Formée à l’esthétique, Karine ne vient pas du milieu médical qui peut parfois « bousculer ». Pour travailler auprès de personnes gravement malades, elle pense qu’il faut « être prêt-e dans sa vie ». « On n’atterrit pas dans ce type de métiers et dans ce types de services par hasard– dit-elle – Dix plus tôt, je ne l’aurais pas fait. Ce sont mes expériences personnelles qui font qu’aujourd’hui , je suis capable de faire ça. »A quarante-quatre ans, Karine pense avoir la« maturité nécessaire ». Et pour gérer son stress personnel, elle a découvert le yoga et la méditation ; elle compte aussi sur la psychologue du service et le dialogue avec ses collègues mais encore sur son « super mari »et ses enfants auprès de qui elle peut décompresser.

« Quand je fais la liste des malades que j’ai accompagné-e-s depuis trois ans, je me dit que beaucoup sont parti-e-s ; ce n’est pas anodin– confie Karine – Émotionnellement ce n’est pas simple ; ça m’atteint ! »Un peu plus tard, elle dira sobrement :« Quand je quitte la clinique et que je ferme la porte, la journée est derrière moi… mais pas toujours, parfois j’en parle en me couchant. »Mais Karine le sait « le jour où [elle] ne pleurera plus, il faudra penser à faire autre chose ! »

Que se soit au CHP où elle travaille à mi-temps ou durant les ateliers qu’elle anime avec des personnes en réinsertion professionnelle, ce qui l’intéresse dans ce travail de socio-esthétique, c’est précisément ce qui touche au social. Elle aime dire qu’elle « accompagne »les gens. Elle leur redonne confiance en eux, les rassure.

Un temps à part, un temps pour soi

A l’hôpital, les femmes qui viennent la voir suivent des traitements de chimiothérapie, notamment pour soigner des cancers du sein, qui provoquent la chute des cheveux, des sourcils, des altérations au niveau de la peau ou des ongles.

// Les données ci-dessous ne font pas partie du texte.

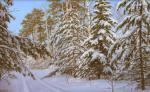Sichov Alexey - Winter Forest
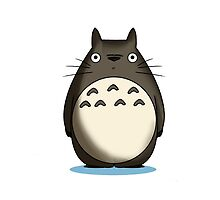 Totoro Artwork by Chango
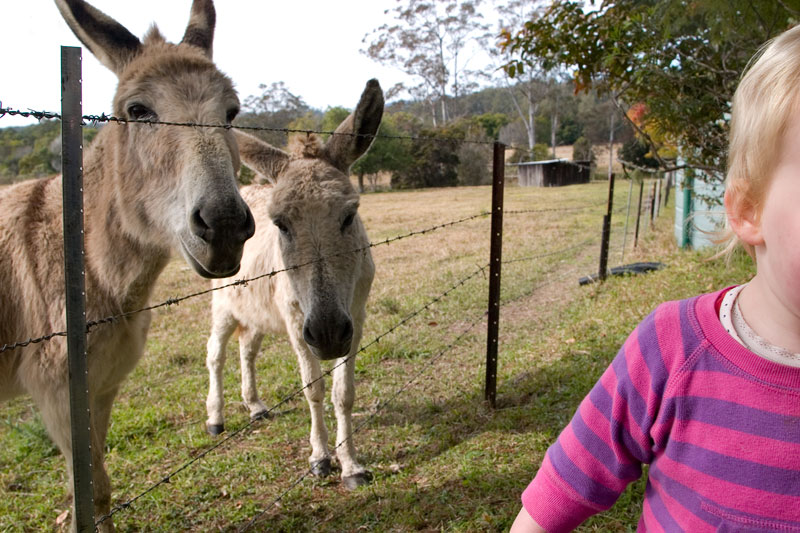 Ruby meets some donkeys for the first time. Image by Robyn Rosenfeldt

Elle leur propose un temps pour elles, « un temps à part »: des conseils, des soins de beauté ou tout simplement du confort et de l’écoute. « Elles m’en disent autant qu’à un psychologue– dit l’esthéticienne – c’est de la détente et c’est plus facile pour elles de parler de tout, de leur aspect physique mais aussi de leur maladie ou de leur sexualité. »

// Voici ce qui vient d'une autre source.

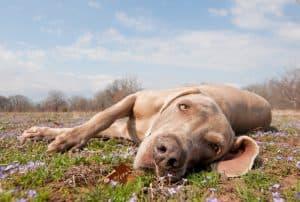 sleepy dog on a lawn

Des intervenantes comme Karine existent désormais dans tous les services de cancérologie et leur clientèle ne cesse de se développer. Au CHP, les malades peuvent être pris-e-s en charge dans leur chambre, dans les salles de soin de chimio ambulatoire ou encore dans le petit cabinet aménagé pour Karine.« Il y a des huiles essentielles, de la musique, j’essaie de faire comme à l’institut »dit-elle.

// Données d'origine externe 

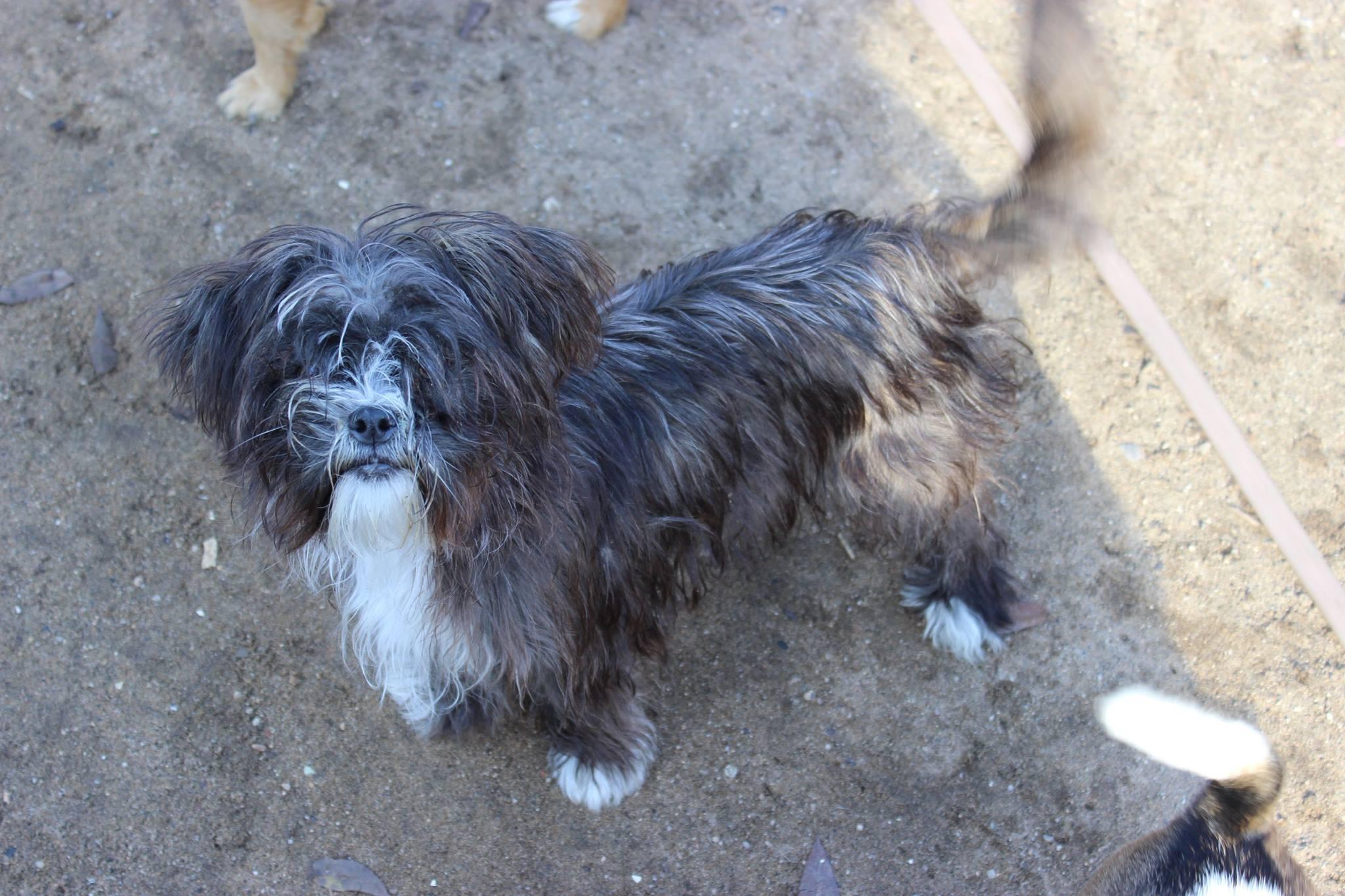 Animal Rescue of Fresno Stray Dogs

« J’aime ce que je fais– dit encore Karine – mais ce que j’aime surtout c’est accompagner et je ne resterai pas dans l’esthétique qui n’est qu’un outil finalement. »Elle prépare déjà un avenir qu’elle envisage « plus thérapeutique »et se formera prochainement à la réflexologie plantaire tout en travaillant à introduire des huiles essentielles dans les protocoles de soins. « Tout doit toujours être validé par les médecins »précise-t-elle. Mais petit à petit Karine fait entrer à l’hôpital une nouvelle façon de prendre soin des malades, moins médicamenteuse, un complément naturel aux traitements pour mieux gérer le sommeil, les nausées ou les douleurs physiques et psychiques.